▶ _PROBLEM DESCRIPTION_: Give every line of the data again, unchanged, but with no pictures.

▶ _RECORDS TO PROCESS_:
*** Begin section ***
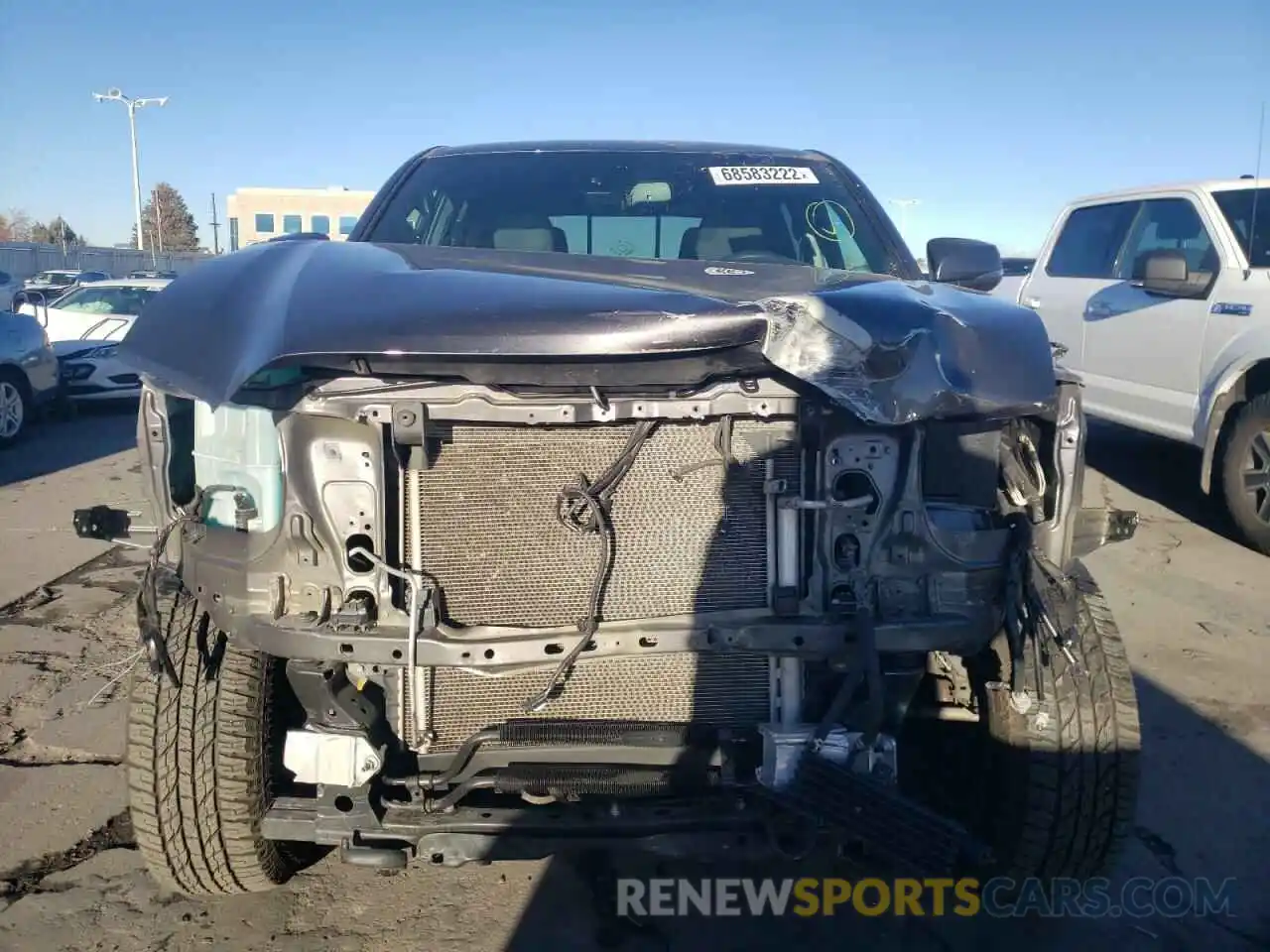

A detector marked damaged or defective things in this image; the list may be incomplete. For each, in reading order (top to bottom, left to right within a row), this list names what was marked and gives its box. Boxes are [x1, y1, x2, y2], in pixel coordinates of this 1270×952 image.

crumpled hood [119, 238, 1056, 424]
damaged toyota tacoma [84, 140, 1143, 892]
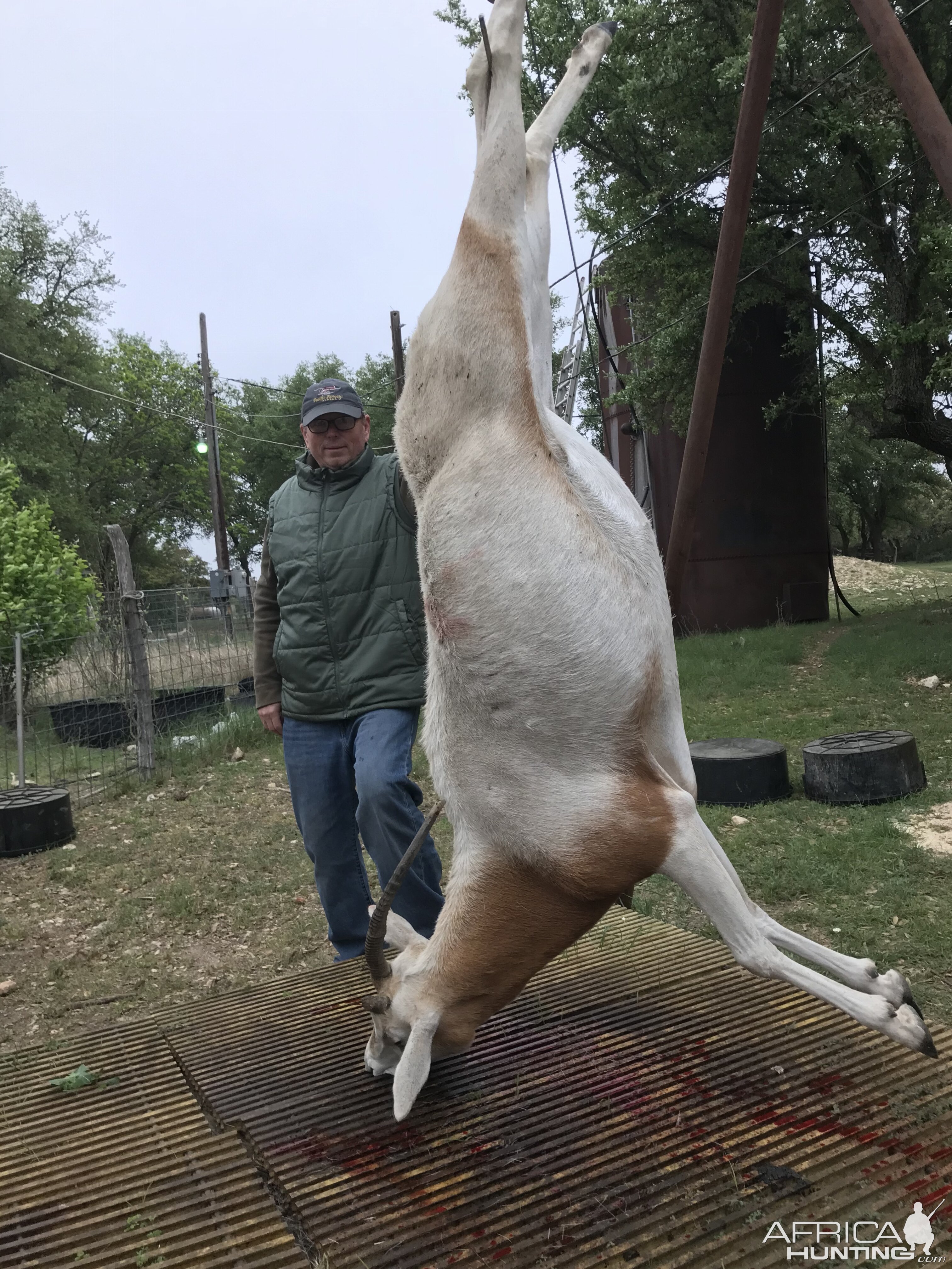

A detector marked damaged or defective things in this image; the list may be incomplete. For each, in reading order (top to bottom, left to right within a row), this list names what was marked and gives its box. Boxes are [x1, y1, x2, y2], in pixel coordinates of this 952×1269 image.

rusted steel tower leg [848, 0, 952, 203]
rusted steel tower leg [665, 0, 792, 619]
rusty metal grate [0, 1020, 307, 1269]
rusty metal grate [2, 914, 952, 1269]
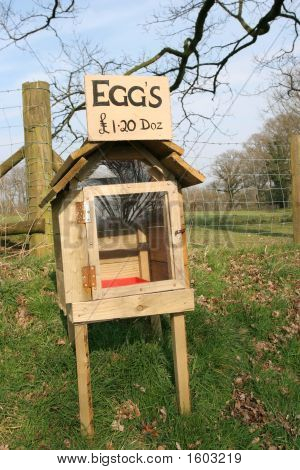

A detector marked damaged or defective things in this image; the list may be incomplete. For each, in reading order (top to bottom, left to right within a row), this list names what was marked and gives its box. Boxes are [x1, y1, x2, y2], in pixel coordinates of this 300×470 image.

rusty hinge [75, 202, 91, 224]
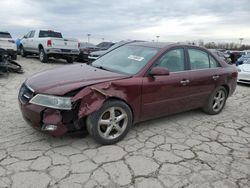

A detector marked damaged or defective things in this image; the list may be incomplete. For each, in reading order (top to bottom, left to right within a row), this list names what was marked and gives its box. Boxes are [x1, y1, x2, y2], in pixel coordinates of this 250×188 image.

crumpled hood [26, 63, 130, 95]
cracked headlight lens [30, 94, 72, 110]
broken headlight [30, 94, 72, 110]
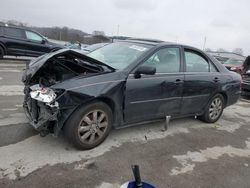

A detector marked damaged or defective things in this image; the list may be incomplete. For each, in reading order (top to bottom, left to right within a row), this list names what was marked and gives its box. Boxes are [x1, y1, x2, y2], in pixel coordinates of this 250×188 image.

collision damage [21, 49, 117, 136]
damaged toyota camry [22, 39, 241, 150]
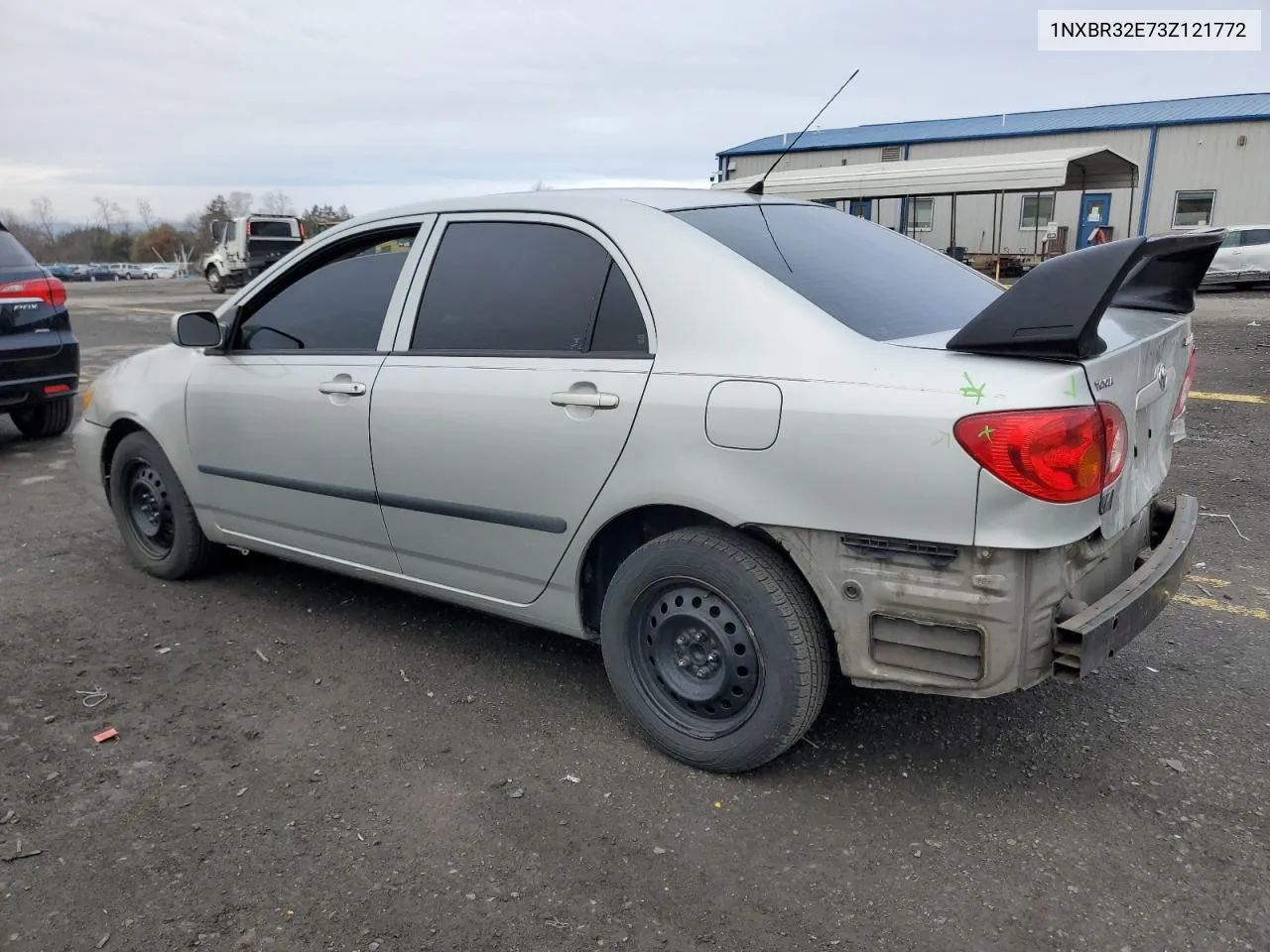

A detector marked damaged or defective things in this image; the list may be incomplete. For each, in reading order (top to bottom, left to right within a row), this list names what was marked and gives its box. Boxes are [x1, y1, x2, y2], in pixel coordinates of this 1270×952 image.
*** End section ***
▶ _RESULT OF THIS EXERCISE_:
A detector marked damaged or defective things in this image; the list may be incomplete. For each, in reading order (top to bottom, left to right within a row), this list names what was marked and gives its box. Boxes are [x1, y1, x2, y2], in pixel coordinates of this 1270×952 image.

crumpled hood [119, 238, 1056, 424]
damaged toyota tacoma [84, 140, 1143, 892]

A detector marked damaged or defective things in this image; the list may be incomplete. For each, in reading order (top to bottom, left to right within a row), this list names what was marked and gives its box. Boxes are [x1, y1, x2, y2], in pixel coordinates of this 952×1269 image.

rusted steel tower leg [848, 0, 952, 203]
rusted steel tower leg [665, 0, 792, 619]
rusty metal grate [0, 1020, 307, 1269]
rusty metal grate [2, 914, 952, 1269]

A detector marked damaged or defective things in this image; the list may be incomplete. For each, in reading order (top to bottom, left to right within a row), this list names what was marked and gives its box. Boxes are [x1, y1, x2, y2], in pixel coordinates of this 300×470 image.

rusty hinge [75, 202, 91, 224]

A detector marked damaged or defective things in this image; the list may be incomplete. For each, in reading order (top to bottom, left to right within a row), this list names what was marked and gives its box. Boxes are [x1, y1, x2, y2], in pixel coordinates of this 250×188 image.

crumpled hood [26, 63, 130, 95]
cracked headlight lens [30, 94, 72, 110]
broken headlight [30, 94, 72, 110]

A detector marked damaged or defective things in this image; the list may be incomplete. For each, in reading order (top to bottom, left to right within a row), this list names what was marked and gives its box. Boxes are [x1, y1, x2, y2], in pixel coordinates of this 250×188 image.

collision damage [21, 49, 117, 136]
damaged toyota camry [22, 39, 241, 150]

A detector marked damaged or defective things in this image; the list may be incomplete. For each, in reading order (top to bottom, left to right within a row), this list names what was marked and gives its box. Boxes are [x1, y1, x2, y2], in pixel coordinates of this 1270×952 image.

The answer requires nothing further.